The Transmission Control Protocol is an abstraction defined in terms of the IP that provides reliable, ordered transmission of arbitrarily large byte streams. The protocol provides this guarantee by correctly ordering packets transferred by the IP, removing duplicates, and requesting retransmission of lost packets. 

The TCP breaks a stream of data into TCP segments, each of which includes a portion of the data preceded by a header that contains sequence and state information to support reliable, ordered transmission of data. Some TCP segments do not include data at all, but instead establish or terminate a connection between two computers.

In [16]:
socket.gethostbyname('www.nytimes.com')

'199.232.37.164'

The client first requests the Internet Protocol (IP) address of the computer located at that name from a Domain Name Server (DNS). A DNS provides the service of mapping domain names to IP addresses, which are numerical identifiers of machines on the Internet. Python can make such a request directly using the socket module.

In [18]:
response = urllib.request.urlopen('http://www.nytimes.com').read()
response[:100]

b'<!DOCTYPE html>\n<html lang="en" xmlns:og="http://opengraphprotocol.org/schema/">\n  <head>\n    <title'

### HTTP Protocol 

##### GET Request

In [2]:
url = "https://httpbin.org/html"

response = requests.get(url)
response

<Response [200]>

In [3]:
request = response.request
for key in request.headers:
    print(f"{key}: {request.headers[key]}")
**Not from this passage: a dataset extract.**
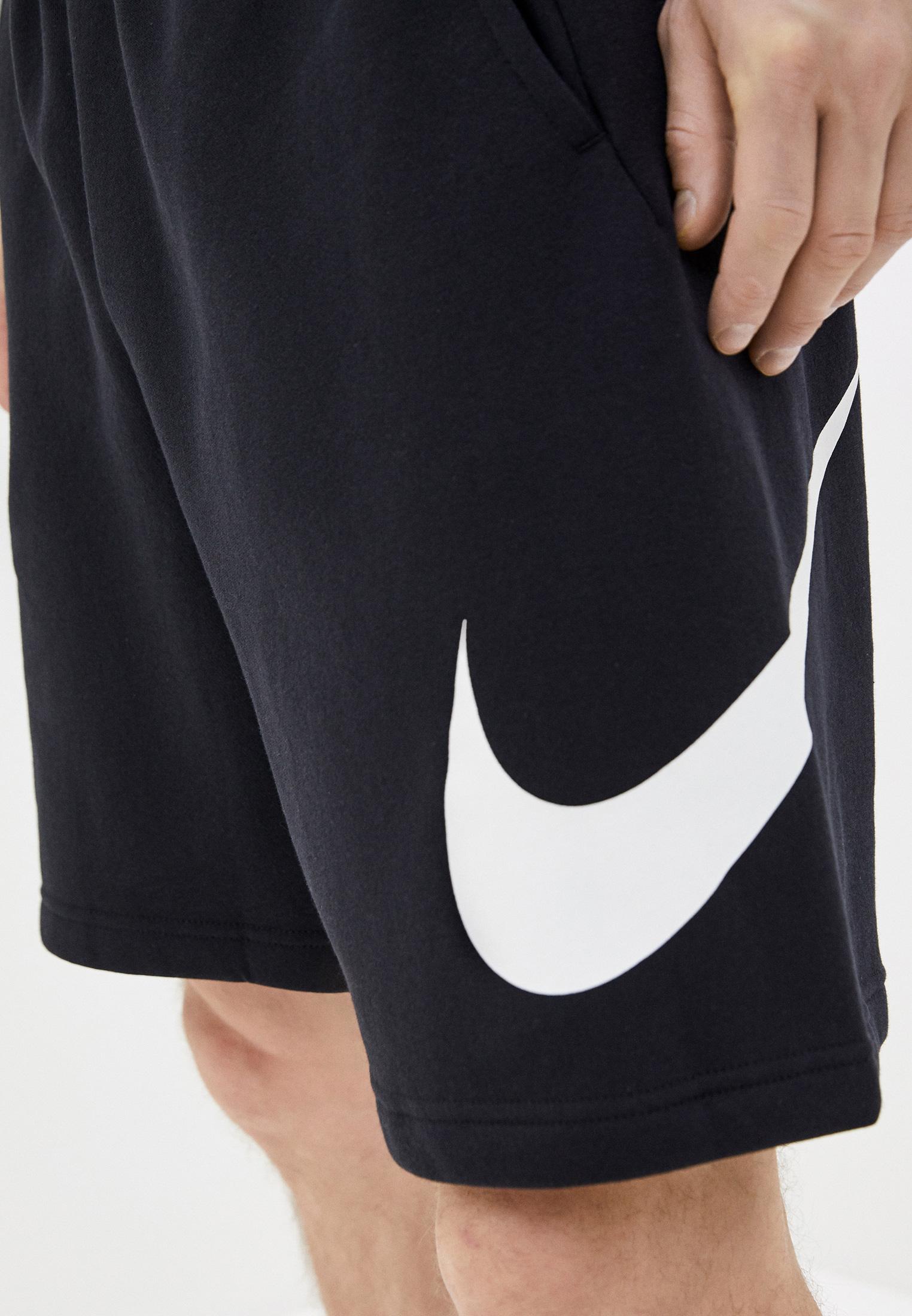 Мужские спортивные шорты Nike (Найк) BV2721: изображение 4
User-Agent: python-requests/2.21.0
Accept-Encoding: gzip, deflate
Accept: */*
Connection: keep-alive


In [4]:
for key in response.headers:
    print(f"{key}: {response.headers[key]}")

Access-Control-Allow-Credentials: true
Access-Control-Allow-Origin: *
Content-Encoding: gzip
Content-Type: text/html; charset=utf-8
Date: Thu, 12 Dec 2019 19:22:28 GMT
Referrer-Policy: no-referrer-when-downgrade
Server: nginx
X-Content-Type-Options: nosniff
X-Frame-Options: DENY
X-XSS-Protection: 1; mode=block
Content-Length: 1936
Connection: keep-alive


##### POST Request

In [6]:
post_response = requests.post(url, data = {'name': 'DS-GA 1007 Student'})

In [7]:
post_response

<Response [405]>

In [8]:
post_response = requests.post("https://httpbin.org/post", data = {'name': 'DS-GA 1007 Student'})

In [9]:
post_response

<Response [200]>

In [10]:
post_response.text

'{\n  "args": {}, \n  "data": "", \n  "files": {}, \n  "form": {\n    "name": "DS-GA 1007 Student"\n  }, \n  "headers": {\n    "Accept": "*/*", \n    "Accept-Encoding": "gzip, deflate", \n    "Content-Length": "23", \n    "Content-Type": "application/x-www-form-urlencoded", \n    "Host": "httpbin.org", \n    "User-Agent": "python-requests/2.21.0"\n  }, \n  "json": null, \n  "origin": "216.165.95.142, 216.165.95.142", \n  "url": "https://httpbin.org/post"\n}\n'